TASK REQUIREMENTS >> Whatever runs from the line with "class: Mammalia" to the end of the records below must be copied exactly, with nothing else included.

BEGIN DATASET EXTRACT

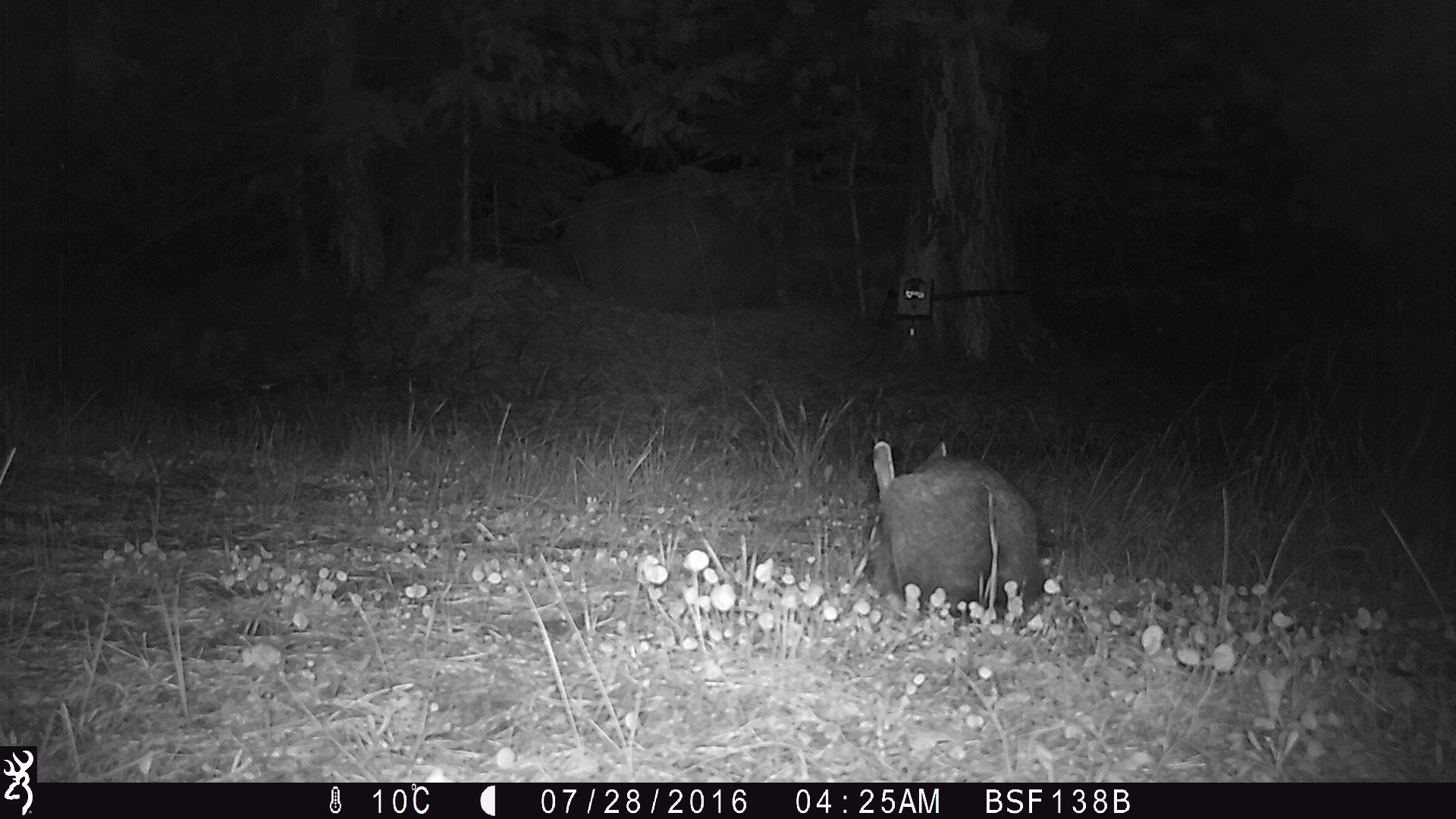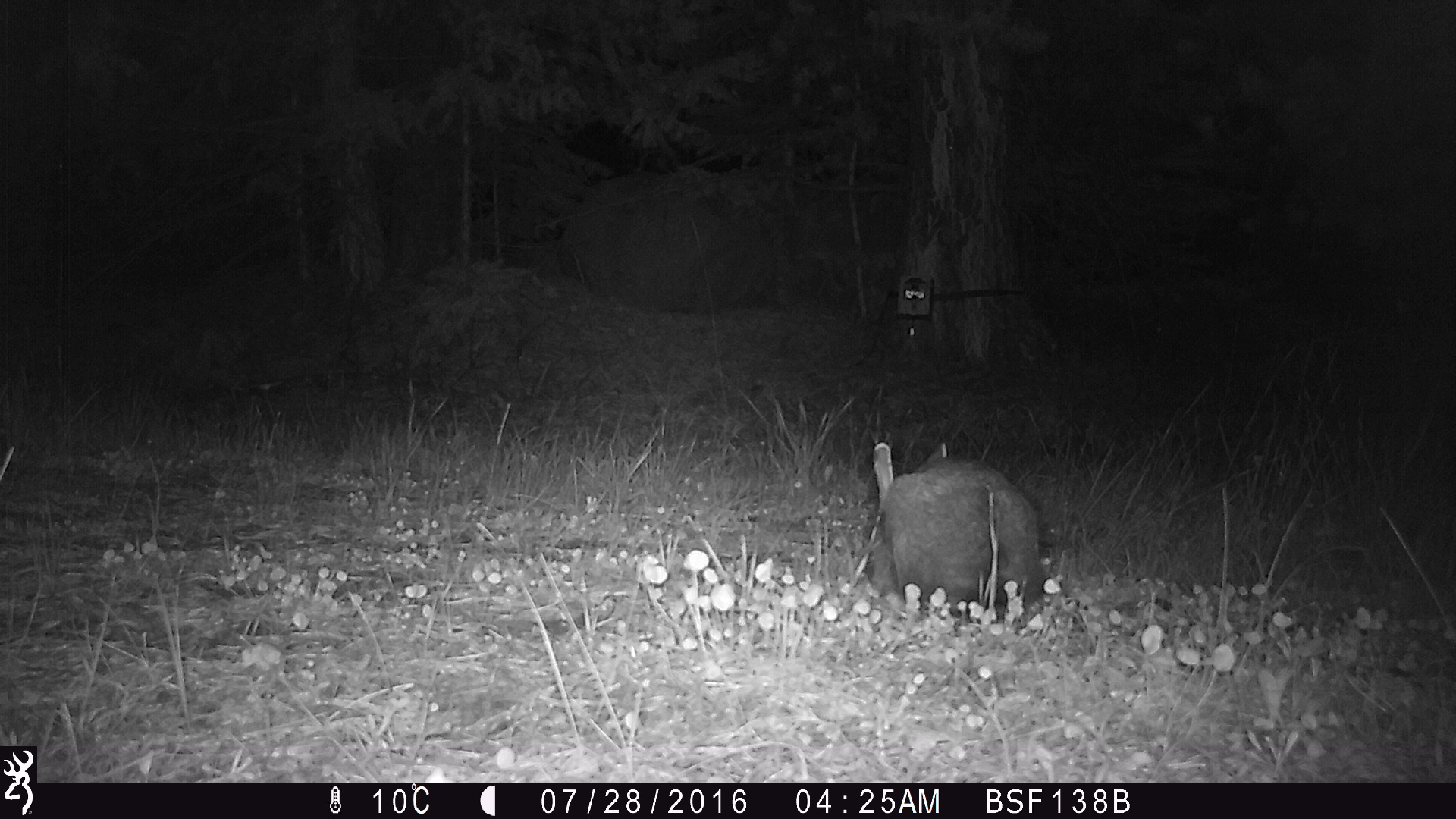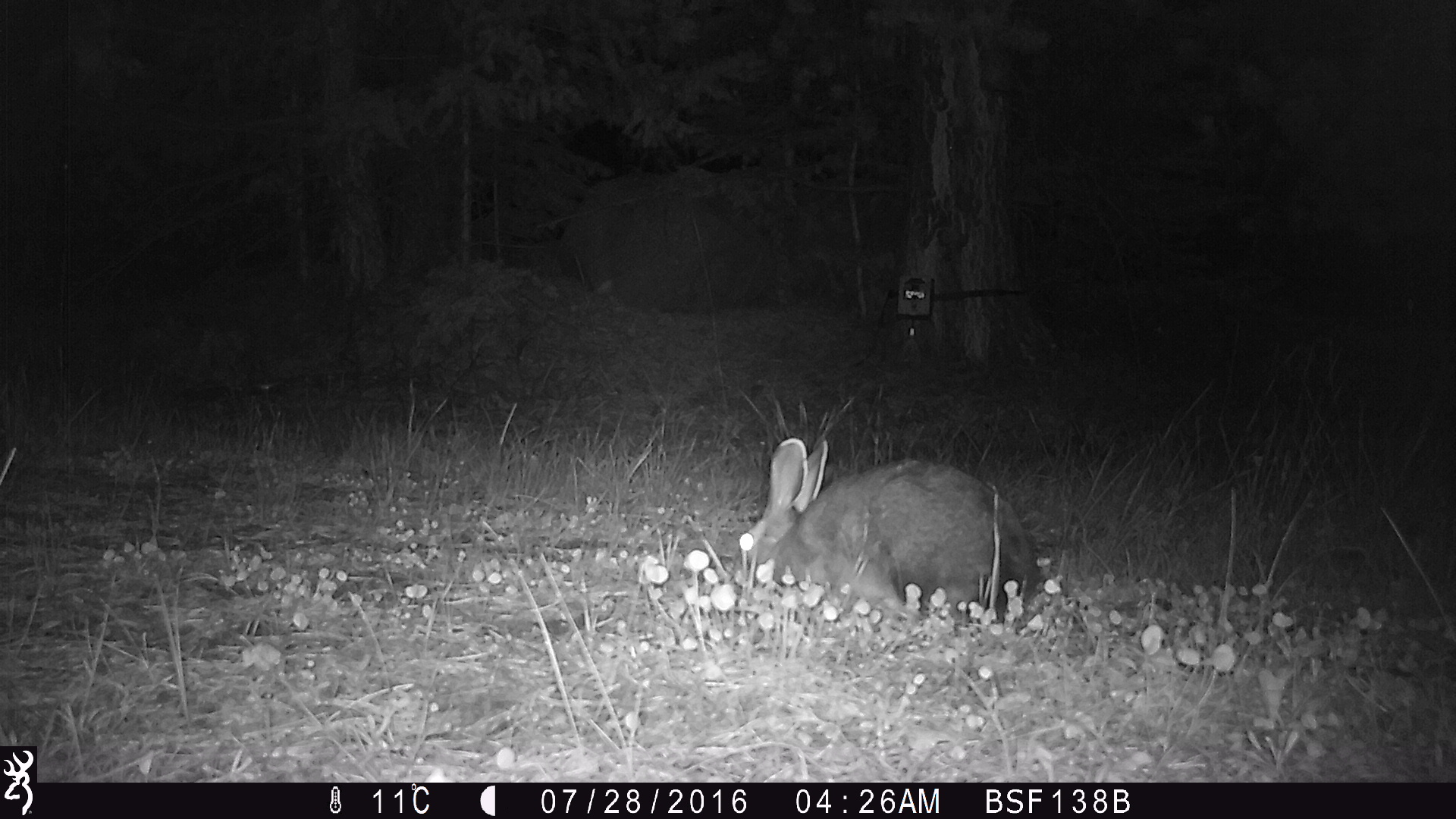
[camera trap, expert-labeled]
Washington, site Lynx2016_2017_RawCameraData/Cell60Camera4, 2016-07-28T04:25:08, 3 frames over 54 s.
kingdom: Animalia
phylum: Chordata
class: Mammalia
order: Lagomorpha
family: Leporidae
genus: Lepus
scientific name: Lepus americanus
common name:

END DATASET EXTRACT

EXERCISE OUTPUT >>
class: Mammalia
order: Lagomorpha
family: Leporidae
genus: Lepus
scientific name: Lepus americanus
common name:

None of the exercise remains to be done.